Dio è la Luce in cui vedo. Tu non puoi vedere nell’oscurità, e non puoi fare la luce. Puoi fare l’oscurità e poi pensare di vedere in essa, ma la luce riflette la vita ed è pertanto un aspetto della creazione. Creazione ed oscurità non possono coesistere, ma la luce è la vita devono andare di pari passo, non essendo altro che aspetti diversi della creazione.

DIO È LA MIA FONTE

Dio è la mia Fonte.

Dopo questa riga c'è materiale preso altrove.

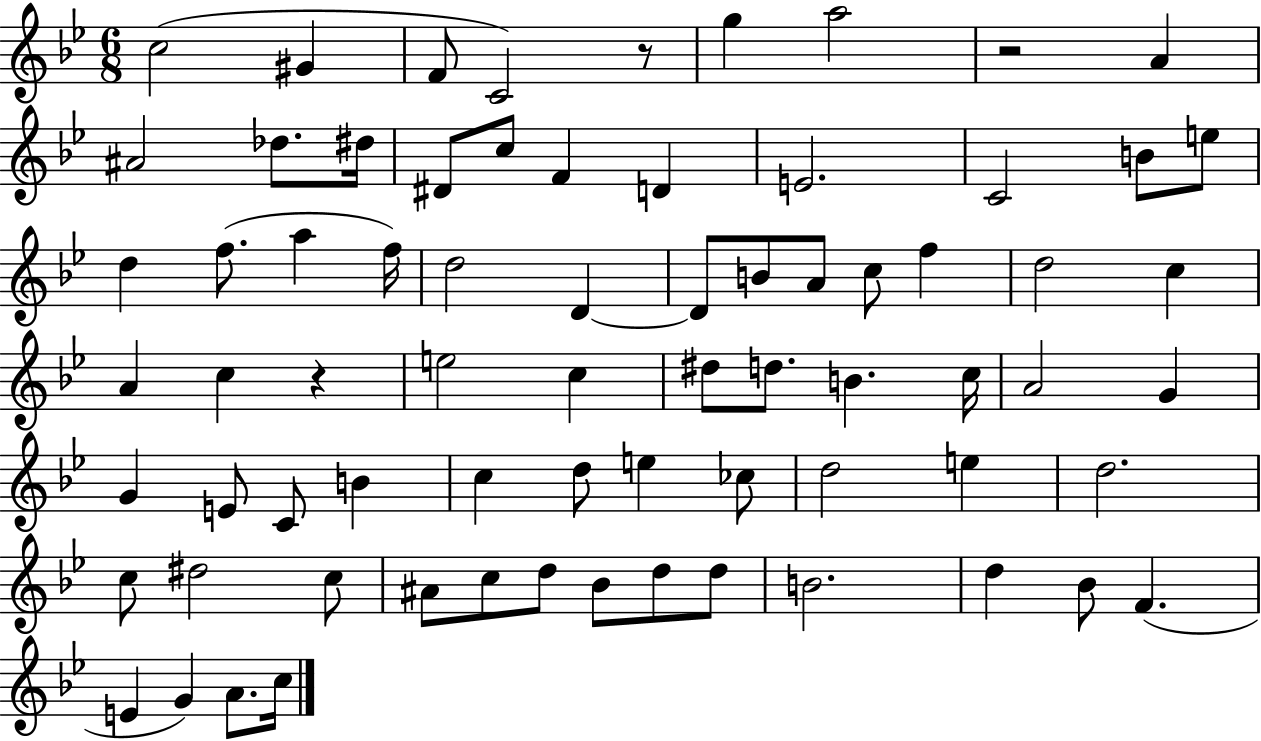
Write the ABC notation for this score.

Io non posso vedere separato da Lui. Tu non puoi vedere separato da Dio perché non puoi essere separato da Dio. Qualunque cosa tu faccia la fai in Lui, perché qualunque cosa tu pensi, la pensi con la Sua Mente. Se la visione è reale, ed è reale fintanto che condivide lo scopo dello Spirito Santo, allora non puoi vedere separato da Dio.